▸ **Page extract**:

____

# Giving Floor Plan To Architect To Finish - General Questions



## wellowell (Jun 27, 2016)

Hello,

So I've created a floor plan with Chief Architect Pro. I've placed toilets, doors, stairs, etc all to code requirements. Set all interior/exterior dimensions, etc. A little over 5,000 square feet.

I'd like to hand this off to an architect, home designer, dratfsman, etc. to look over, modify the exterior a bit, etc. An an engineer to determine everything is structurally sound, etc.

About what price range would I be looking at? (Ballpark)

Basically, I want to go from my floor plans > ready to build plans.

So a year down the road I can pull out the plans and start building.

Any recommendations on what type of person I should use?

Thanks!


----------



## Anti-wingnut (Mar 12, 2009)

As a professional home builder, have you met and worked with other enginerers and architiects in the past that you were impressed with? Or are you a DIY'er?


----------



## glkirk (Nov 27, 2011)

Lets see um? Post um.
What kind of "Braced wall calculations" are needed in your locality?


----------



## slowsol (Aug 27, 2005)

I'd budget about $100,000.

Should come in under.


----------



## SavannahReno (Aug 18, 2015)




----------



## javatom (Sep 9, 2008)

I have been using chief architect for over a decade. I do this service all the time. The cost has a lot to do with your local building department requirements and how detailed you want the plan to be.

____

▸ **Information shown**:

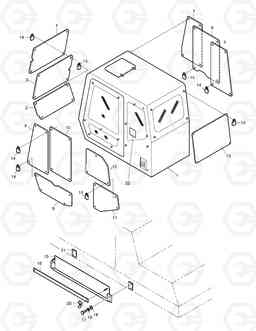 5210 WINDOW GUARD ASS'Y SOLAR 330-III      , Doosan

____

▸ **Problem to work on**: Continue the forum thread about getting a floor plan finished into ready-to-build plans, picking up right after its final sentence.

▸ **Expected answer**:
----------



## architectrunner (Dec 4, 2015)

You don't need an architect, you need a permit drafter and the cost will depend on services provided.


----------



## fjn (Aug 17, 2011)

Your post / questions remind me of a guy I knew 40 yrs. ago that who owned a gas station with two repair bays in the back. Sign in doorway leading to shop read...... labor rate $ 10 an hr. if you watch $ 12 an hr.if you try to help $ 14 an hr.if you worked on it before you brought it here $16 an hr.


Looks like you'd be in the $16 an hr. class.


----------



## griz (Nov 26, 2009)

As others said will depend on what your Bldg. Dept. wants to see on plans.

How much of what has to be engineered?

Geo Tech report?

Energy calcs required?

Fire sprinklers?

Out here full set of plans must be stamped by an engineer.

We also need full energy calcs.

You end up spending huge dollars before you even layout the house.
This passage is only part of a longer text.